» **EXERCISE BRIEF**
The copy you print must match the listing exactly, with its pictures removed.

» **PROVIDED DATA**
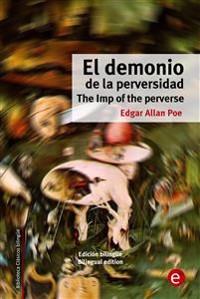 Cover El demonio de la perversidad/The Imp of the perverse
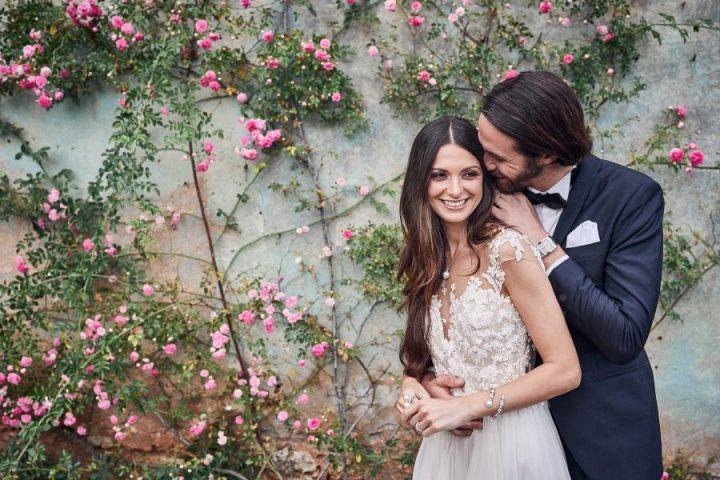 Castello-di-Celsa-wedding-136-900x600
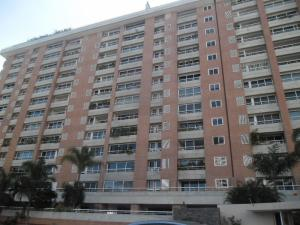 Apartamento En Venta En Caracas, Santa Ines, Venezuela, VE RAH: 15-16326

» **TASK SOLUTION**
 Cover El demonio de la perversidad/The Imp of the perverse
 Castello-di-Celsa-wedding-136-900x600
 Apartamento En Venta En Caracas, Santa Ines, Venezuela, VE RAH: 15-16326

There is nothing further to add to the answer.